= Giulio (coin) =

Currency of the papal states

The Giulio was a papal coin with a value of 2 grossi.

==History==

The name came from Pope Julius II (r. 1503-13) who had increased it in weight and intrinsic in 1504. By order of 20 July 1504 the Pope established: "Reformetur stampae monetariae pro ducatis, carlenis, bononiensis etc. Cogitetur de cunio monetae si posset reduci Urbs ad monetam papalem exclusa forensi etc.". The carleni (or carlini) were then reformed and changed their name to giuli, so as to distinguish them from the previous ones. They contained an abundant 4 grams of silver. Their value thus became one third higher than the pontifical carlino. A few years later, in 1508, the silver content had already fallen below 4 grams. In 1535 there was a further reduction to 3.65 grams. The first minting of Julius II bore the papal arms on the obverse and the saints Peter and Paul on the reverse.

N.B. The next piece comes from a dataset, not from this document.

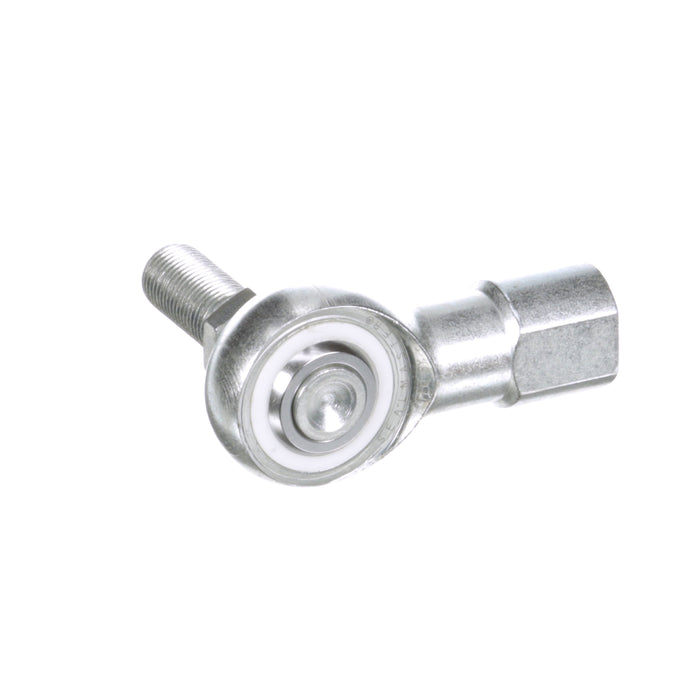 Rod Ends Commercial/Industrial Rod Ends 1/2"-20 X 2" Stud Stud Female Thread 1/2"-20 Thread Right Hand Thread Steel Body Corrosion Resistant Plated Body Heat Treated Body Chrome Plated 52100 Steel Ball 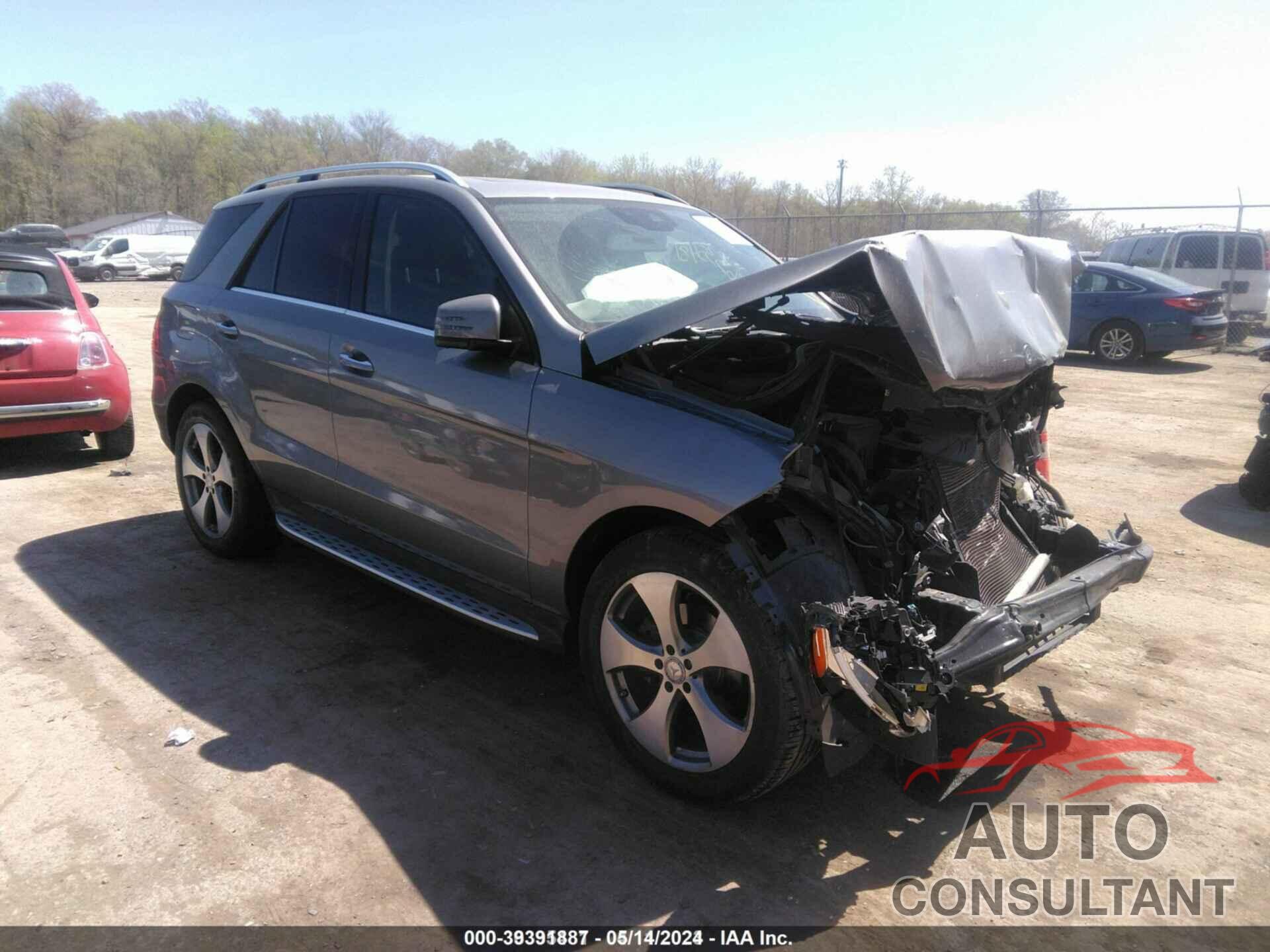 MERCEDES-BENZ GLE 350 2016 - 4JGDA5JB2GA643008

In 1540 Paul III coined the coins with 3.85 grams of fine which took the name of paoli. The name of giulio was also used by other papal mints and some Italian ones. The papal giulio of Bologna was forged in Masserano by a Fieschi before 1597. This coin weighed only 3.4 grams.

The last coin minted with this name was the silver giulio struck by Pius VII in 1817; it weighed 2,642 g and had a title of 917/1000. It was still worth 2 grossi or 10 baiocchi. The names of paolo and giulio were in use in Rome, even when these coins were no longer in circulation, to indicate the 20 baiocchi coin.